Heterotopic ossification (HO) also known as myositis ossificans, neurogenic osteoma, ossifying fibromyopathy, heterotopic calcification, is one of the non-malignant (benign), frequent disorder defined as ectopic, pathologic formation of mature lamellar bone in nonosseous soft tissues or in extraskeletal soft tissues. While HO is seen in rare genetic conditions, it is most prevalent after joint replacement surgery, traumatic brain injuries, spinal cord injuries and burns, blast trauma, elbow and acetabular fractures, and thermal injury [2]. While the hip is the commonest site, it may also affect other sites including the elbow, shoulder, knee and temporomandibular joint. It is frequently asymptomatic in the early stages, evident on imaging only, but may progress to severe debility from pain to reduced range of movement at a nearby joint, to complete ankylosis. HO occurs in the presence of osteoprogenitor cells, which are pathologically induced by an imbalance of local or systemic factors. The transformation of progenitor cells into bone progenitor cells as a result of cell interactions with the local tissue environment is influenced by oxygen tension, pH, and micronutrient availability and mechanical stimuli leads to ossification. Two common methods of prevention are Nonsteroidal Anti-Inflammatory Drugs (NSAIDs) and low-dose radiation therapy [3]. Recently, many novel prophylactic strategies have been investigated (e.g. pulsed electromagnetic fields, free radical scavengers and bone morphogenic protein inhibitors).

Numerous non-malignant diseases can be treated with radiation therapy. Radiotherapy has been proven as an effective prophylaxis especially for those patients with high risk of HO after THA [4]. To compare HO progressions with different radiotherapy strategies and explore an optimal radiation option. Of 87 identified studies, 10 randomized controlled trials including 1203 patients and 1268 hips were taken to this analysis. There was a statistically significant reduction in the prophylaxis of HO progression with multiple fractions as opposed to single fraction radiotherapy (p = 0.04). Hips with preoperative radiation were no more likely to observe HO progression than those with postoperative radiotherapy (p = 0.43). Radiotherapy with medium dose (20 Gy ≤ BED ≤ 24 Gy) after THA is an effective dose for preventing HO. In the prophylaxis of HO, multiple fractions seem to be more effective than single fraction radiation [5]. Preoperative radiotherapy could prevent HO progression with the same efficacy postoperative.

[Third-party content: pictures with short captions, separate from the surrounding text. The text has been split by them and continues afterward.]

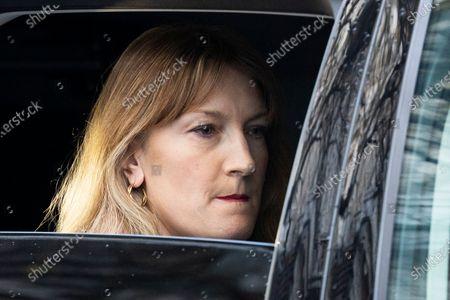 Stock Photo of Government spokesperson Allegra Stratton prepares to depart Downing Street.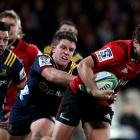 George Bridge evades the tackle of Tei Walden as Rob Thompson chases during the Crusaders win...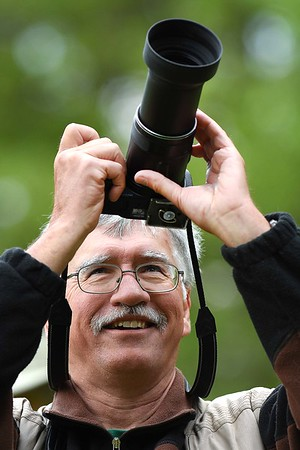 Bruce Moorman, of Ypsilanti Mich, takes pictures during a guided birding tour on the Burnwood Trail during the New River Birding and Nature Festival.<br /> (Rick Barbero/The Register-Herald)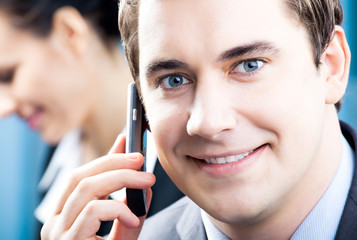 Businessman with cellphone at office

Georhakopoulos I et al retrospectively analysed the outcome of therapeutic irradiation for the prevention of HO in 14 patients. They used radiation doses ranging from 7 Gy to 10 Gy in a single fraction for the prevention of HO after surgery. After a median follow- up of 126 months none of their patients developed HO. Impaired wound healing or other post-surgery complications were not observed. A single fraction of RT seems to be a sufficient, cost-effective and, safe treatment regimen [6]. In studies they report excellent results as none of their patients developed HO. Well-planned surgical excision can improve patient outcomes regardless of the joint involved or the initial cause of injury. Future therapeutic strategies are focused on the targeted inhibition of local factors and signaling pathways that inhibit ectopic bone formation.

Conclusion

Adjuvant or postoperative administration of radiotherapy using a 10 Gy single dose delivered within 24-48 hours is effective and safe as a prophylactic treatment option to prevent further development of HO. Radiation therapy and surgery helped improve the range of motion. To conclude single dose of RT matters and is a cost-effective modality of treatment to reduce and prevent extraosseous bone formation.